Honorables sénateurs, ce sont les articles 1, 3 et 7 qui font problème. Ces dispositions confèrent au CRTC le pouvoir de mettre en place un nouveau régime de licences pour les fournisseurs de services de télécommunication internationale, y compris les propriétaires d'infrastructures à intégration verticale et les revendeurs. Même si le projet de loi a été sensiblement modifié lors de son étude par le comité permanent de l'industrie de la Chambre des communes qui a, entre autres, restreint son application aux fournisseurs de services internationaux - le projet de loi, à l'origine, concernait aussi les fournisseurs de services nationaux -, le pouvoir conféré au CRTC demeure trop étendu et trop vague.

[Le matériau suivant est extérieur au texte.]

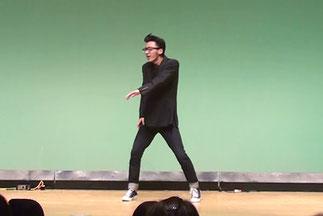 Mr.Shunは、西野カナさんのPVにも出演して、最近大注目のソロダンサー。目当てに来る人も増えてます。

Industrie Canada et le CRTC soutiennent que cette réglementation par l'octroi de licences est nécessaire si l'on veut accorder des chances égales aux éventuels intervenants internationaux. Ils prétendent que la fixation de prix abusifs par les filiales canadiennes de monopoles étrangers et la possibilité d'établir des communications internes au Canada en passant par les États-Unis poseraient des problèmes.

Arrêtons-nous d'abord à la deuxième affirmation. Trois cas peuvent se présenter: premièrement, l'infrastructure de télécommunications canadienne est plus coûteuse que celle des États-Unis; deuxièmement, elle est aussi coûteuse; troisièmement, elle est moins coûteuse.

Le contournement de l'infrastructure canadienne n'a de sens que dans le premier cas; il serait ridicule en effet de craindre l'éventualité d'un contournement dans les deuxième et troisième cas. Or, Industrie Canada et le CRTC savent pertinemment que les installations de Stentor sont environ 10 p. 100 plus économiques que toute autre infrastructure américaine. Ainsi donc, l'établissement de communications internes en passant par l'étranger est fort improbable à l'heure actuelle et ne peut, au mieux, qu'être envisagé comme une lointaine possibilité - donc trop faible pour susciter de l'inquiétude et beaucoup trop coûteuse pour que le gouvernement puisse songer à se doter de moyens pour contrôler et faire appliquer des restrictions concernant l'acheminement des appels.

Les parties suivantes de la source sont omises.